• Required work
a) In the passage about perception and understanding, what are the mind's two forms for receiving outward objects?
b) Extend the passage about perception and understanding, picking up after its last sentence.

• Quoted text
------------

For instance, we see a blue, inverted bowl when we look upward to the
sky, but further investigation shows us that there is no bowl up there
and there is nothing blue. Or we see our image in a mirror, and it reports
as a three dimensional object. Reasoning shows us that it in fact is only
a two dimensional object, and that the mind furnishes the third."
To
constitute our knowledge, the mind must not only be able by its two forms,
space and time, to receive outward objects, but it must have power to
coordinate them and give them intelligibility. This power is understanding,
which unifies the objects of sense. It is the business of logic to exhibit
the special form in which this general intellectual synthesis is exercised
and to exhibit these forms in their application to the elements of sense.
He
takes the four traditional classifications of logic Quantity, Quality,
Relation, and Modality and from them deduces twelve categories.

------------

Records from a spatial question set
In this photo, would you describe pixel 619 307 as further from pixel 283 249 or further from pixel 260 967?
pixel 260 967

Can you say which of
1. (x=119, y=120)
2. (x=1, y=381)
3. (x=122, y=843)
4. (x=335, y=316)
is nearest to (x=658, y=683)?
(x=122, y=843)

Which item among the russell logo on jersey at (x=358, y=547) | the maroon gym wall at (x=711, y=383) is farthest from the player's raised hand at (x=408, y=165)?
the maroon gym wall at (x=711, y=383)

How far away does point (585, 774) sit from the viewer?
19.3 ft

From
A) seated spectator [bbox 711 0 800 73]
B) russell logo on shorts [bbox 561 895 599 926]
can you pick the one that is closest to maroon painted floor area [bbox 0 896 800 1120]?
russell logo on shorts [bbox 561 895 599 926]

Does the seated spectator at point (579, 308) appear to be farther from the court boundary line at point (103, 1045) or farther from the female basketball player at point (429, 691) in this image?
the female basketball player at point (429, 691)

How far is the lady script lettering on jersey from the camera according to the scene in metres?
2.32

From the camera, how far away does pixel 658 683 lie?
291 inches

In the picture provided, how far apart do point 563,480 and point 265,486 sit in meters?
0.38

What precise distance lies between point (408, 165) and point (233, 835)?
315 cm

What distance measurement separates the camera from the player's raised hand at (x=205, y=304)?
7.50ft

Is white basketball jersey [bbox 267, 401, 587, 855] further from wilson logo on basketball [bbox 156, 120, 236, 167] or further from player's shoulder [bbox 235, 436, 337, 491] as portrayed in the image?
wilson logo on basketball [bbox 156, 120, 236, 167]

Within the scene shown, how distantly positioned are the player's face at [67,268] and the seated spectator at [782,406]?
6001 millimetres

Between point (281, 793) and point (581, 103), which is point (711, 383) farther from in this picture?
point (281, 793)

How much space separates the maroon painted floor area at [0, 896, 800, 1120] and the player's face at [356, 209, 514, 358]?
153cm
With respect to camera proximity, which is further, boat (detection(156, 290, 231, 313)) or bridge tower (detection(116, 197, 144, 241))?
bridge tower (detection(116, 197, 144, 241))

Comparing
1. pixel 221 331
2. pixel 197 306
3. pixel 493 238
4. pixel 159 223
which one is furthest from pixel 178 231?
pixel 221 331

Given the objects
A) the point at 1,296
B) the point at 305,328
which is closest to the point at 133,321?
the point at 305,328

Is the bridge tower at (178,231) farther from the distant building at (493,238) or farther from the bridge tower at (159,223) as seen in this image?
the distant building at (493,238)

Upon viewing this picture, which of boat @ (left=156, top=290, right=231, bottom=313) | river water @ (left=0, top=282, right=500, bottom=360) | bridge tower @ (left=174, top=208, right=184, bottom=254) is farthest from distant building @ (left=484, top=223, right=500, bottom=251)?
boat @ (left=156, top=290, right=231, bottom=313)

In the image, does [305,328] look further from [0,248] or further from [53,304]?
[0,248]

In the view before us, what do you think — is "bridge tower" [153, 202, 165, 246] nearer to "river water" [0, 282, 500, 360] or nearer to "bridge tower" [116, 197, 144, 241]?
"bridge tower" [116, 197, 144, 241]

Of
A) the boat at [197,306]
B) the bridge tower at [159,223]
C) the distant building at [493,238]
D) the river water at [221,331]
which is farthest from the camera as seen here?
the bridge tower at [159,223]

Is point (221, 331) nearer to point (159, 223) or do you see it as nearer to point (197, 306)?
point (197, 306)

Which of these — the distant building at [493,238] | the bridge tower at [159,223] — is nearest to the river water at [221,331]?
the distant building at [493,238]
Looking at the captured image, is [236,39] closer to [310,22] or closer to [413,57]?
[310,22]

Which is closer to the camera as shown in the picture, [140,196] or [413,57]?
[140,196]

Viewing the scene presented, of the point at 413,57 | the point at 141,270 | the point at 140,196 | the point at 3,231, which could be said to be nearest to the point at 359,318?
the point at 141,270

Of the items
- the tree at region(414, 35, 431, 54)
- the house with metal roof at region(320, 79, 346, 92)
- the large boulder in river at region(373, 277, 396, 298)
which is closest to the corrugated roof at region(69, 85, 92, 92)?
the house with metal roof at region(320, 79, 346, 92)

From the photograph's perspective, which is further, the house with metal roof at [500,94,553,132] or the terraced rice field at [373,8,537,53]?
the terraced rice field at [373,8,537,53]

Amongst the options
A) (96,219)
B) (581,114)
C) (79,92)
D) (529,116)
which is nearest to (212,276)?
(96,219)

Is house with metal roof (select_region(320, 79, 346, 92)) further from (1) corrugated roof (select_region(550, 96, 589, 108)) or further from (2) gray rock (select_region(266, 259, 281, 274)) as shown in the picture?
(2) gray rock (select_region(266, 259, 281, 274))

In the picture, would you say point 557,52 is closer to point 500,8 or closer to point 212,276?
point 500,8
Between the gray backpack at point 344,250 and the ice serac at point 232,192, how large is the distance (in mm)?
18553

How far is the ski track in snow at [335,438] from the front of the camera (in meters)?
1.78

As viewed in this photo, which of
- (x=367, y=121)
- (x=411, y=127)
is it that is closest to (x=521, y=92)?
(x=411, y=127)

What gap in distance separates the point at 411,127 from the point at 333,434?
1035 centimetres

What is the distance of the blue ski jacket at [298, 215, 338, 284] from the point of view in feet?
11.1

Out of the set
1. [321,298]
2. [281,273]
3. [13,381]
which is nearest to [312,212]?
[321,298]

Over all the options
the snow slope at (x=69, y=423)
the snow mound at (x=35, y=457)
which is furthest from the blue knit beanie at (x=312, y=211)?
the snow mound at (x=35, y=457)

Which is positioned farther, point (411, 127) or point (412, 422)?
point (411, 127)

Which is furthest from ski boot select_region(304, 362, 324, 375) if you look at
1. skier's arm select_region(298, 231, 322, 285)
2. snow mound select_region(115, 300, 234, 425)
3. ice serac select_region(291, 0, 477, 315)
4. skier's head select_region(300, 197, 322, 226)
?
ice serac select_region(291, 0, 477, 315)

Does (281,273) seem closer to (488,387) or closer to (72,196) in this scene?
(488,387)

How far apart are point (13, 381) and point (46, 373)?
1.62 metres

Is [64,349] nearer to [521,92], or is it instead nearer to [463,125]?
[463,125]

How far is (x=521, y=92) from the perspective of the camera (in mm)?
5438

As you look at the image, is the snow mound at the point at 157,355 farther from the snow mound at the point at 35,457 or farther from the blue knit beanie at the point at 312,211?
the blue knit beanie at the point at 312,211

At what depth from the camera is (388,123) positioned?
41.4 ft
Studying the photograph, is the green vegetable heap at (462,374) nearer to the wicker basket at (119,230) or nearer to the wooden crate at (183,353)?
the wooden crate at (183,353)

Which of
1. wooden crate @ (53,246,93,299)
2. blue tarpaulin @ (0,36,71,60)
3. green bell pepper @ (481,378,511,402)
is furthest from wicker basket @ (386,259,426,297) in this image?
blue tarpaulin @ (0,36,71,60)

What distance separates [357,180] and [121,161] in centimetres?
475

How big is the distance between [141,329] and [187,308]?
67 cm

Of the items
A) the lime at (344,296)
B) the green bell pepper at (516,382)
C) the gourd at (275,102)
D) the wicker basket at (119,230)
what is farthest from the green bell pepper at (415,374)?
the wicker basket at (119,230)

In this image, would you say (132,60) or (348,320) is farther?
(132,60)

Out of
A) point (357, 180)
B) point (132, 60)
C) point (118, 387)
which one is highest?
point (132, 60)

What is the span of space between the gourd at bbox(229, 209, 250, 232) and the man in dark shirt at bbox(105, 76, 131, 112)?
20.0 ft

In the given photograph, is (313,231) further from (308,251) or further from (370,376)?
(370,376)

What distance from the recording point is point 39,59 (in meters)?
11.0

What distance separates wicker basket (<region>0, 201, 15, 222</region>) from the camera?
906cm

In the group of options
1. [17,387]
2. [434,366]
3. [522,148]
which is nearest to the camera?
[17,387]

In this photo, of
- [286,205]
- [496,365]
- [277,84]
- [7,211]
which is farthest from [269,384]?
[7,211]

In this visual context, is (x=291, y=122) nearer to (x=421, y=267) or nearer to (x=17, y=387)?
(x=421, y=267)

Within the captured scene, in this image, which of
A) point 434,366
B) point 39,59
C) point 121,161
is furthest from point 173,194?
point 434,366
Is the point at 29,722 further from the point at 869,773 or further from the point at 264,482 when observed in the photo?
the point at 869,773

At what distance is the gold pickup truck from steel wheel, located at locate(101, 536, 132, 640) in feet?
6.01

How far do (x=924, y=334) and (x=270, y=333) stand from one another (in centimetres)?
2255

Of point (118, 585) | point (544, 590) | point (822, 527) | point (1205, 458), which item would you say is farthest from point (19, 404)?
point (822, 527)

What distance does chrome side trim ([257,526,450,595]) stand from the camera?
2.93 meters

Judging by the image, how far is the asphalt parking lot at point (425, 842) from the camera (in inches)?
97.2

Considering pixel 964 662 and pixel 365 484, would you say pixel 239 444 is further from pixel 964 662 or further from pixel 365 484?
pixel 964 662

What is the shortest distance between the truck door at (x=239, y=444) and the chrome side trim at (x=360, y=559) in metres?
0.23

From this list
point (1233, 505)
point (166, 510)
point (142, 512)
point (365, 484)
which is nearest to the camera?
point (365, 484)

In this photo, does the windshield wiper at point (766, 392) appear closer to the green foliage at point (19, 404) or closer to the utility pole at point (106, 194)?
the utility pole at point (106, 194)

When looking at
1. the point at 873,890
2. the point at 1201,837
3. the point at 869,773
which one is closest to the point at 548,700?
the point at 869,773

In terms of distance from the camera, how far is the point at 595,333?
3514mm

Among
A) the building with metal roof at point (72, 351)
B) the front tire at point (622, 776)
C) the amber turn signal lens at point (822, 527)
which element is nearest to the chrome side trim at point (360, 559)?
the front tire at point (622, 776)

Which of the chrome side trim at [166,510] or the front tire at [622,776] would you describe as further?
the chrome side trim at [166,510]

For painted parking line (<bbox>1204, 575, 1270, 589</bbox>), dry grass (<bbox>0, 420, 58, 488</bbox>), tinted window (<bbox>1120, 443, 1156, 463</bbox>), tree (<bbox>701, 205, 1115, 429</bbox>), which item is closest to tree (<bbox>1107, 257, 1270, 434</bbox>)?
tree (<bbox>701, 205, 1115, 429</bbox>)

------------

• Answers by task
a) Space and time.

b)
Every
judgment in reference to Quantity is universal, particular, or
singular.
Every
judgment in reference to Quality is affirmative or negative.
Every
judgment in reference to Relation is categorical, hypothetical,
or disjunctive.
Every
judgment in reference to Modality is problematic, assertive or
apodictic [incontrovertible].
To
these judgments there correspond an equal number of categories from which
all their pure principles may be derived. They are:
Quantity,
embracing unity, plurality, totality.
Quality,
embracing reality, negation, limitation.
Relation,
embracing substance and attribute, cause and effect, action and reaction.
Modality,
embracing possibility, actuality, necessity.
It
is by means of these thought forms that we are enabled to think of objects
as thought in a proper manner. Experience of any sort presupposes a formal
unity of consciousness, and the categories express the special rules under
which this Primal Unity presents itself for the guidance of the imagination.
Each category has a time element of its own through which the matter of
sensation is taken up and transformed into thought.
The
time scheme for Quantity is succession of units.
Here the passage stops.